According to the Bureau of Labor Statistics, roughly 350 million workplace accidents happen every year across the United States. Many of those injured workers filed workers’ compensation claims after their accidents. Workers’ compensation is a form of insurance that provides benefits to employees who suffer work-related injuries or illnesses.
In South Carolina, understanding workers’ compensation can be challenging due to a variety of misconceptions that surround it.
You cannot file if the accident was your fault
One common misconception about workers’ compensation in South Carolina is that you cannot file a claim if the accident was your fault. In reality, workers’ compensation is a no-fault system. This means that you can receive benefits regardless of who caused the accident, with certain exceptions, such as injuries resulting from alcohol or drug use or those incurred while committing a crime.
Small businesses do not need to provide workers’ compensation
Another misconception is that small businesses do not need to provide workers’ compensation coverage. In South Carolina, the state requires most employers to carry workers’ compensation insurance if they have four or more employees, whether they are part-time or full-time. There are a few exceptions, but the size of the business generally does not exclude it from this requirement.
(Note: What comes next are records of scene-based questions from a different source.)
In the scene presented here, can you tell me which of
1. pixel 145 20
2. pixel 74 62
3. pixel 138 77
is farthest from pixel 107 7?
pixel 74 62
You must go to the doctor chosen by your employer
Some people believe that they must see the doctor chosen by their employer or the insurance company for their workers’ compensation claim. However, if you are not happy with the care you are receiving, you have the right to request a change of physician.
These misconceptions about workers’ compensation can create unnecessary confusion and may deter injured workers from pursuing the benefits they deserve. Understanding the system can empower you to navigate the process more effectively. The more accurate information you have about the workers’ compensation process, the better equipped you will be to advocate for your rights and benefits.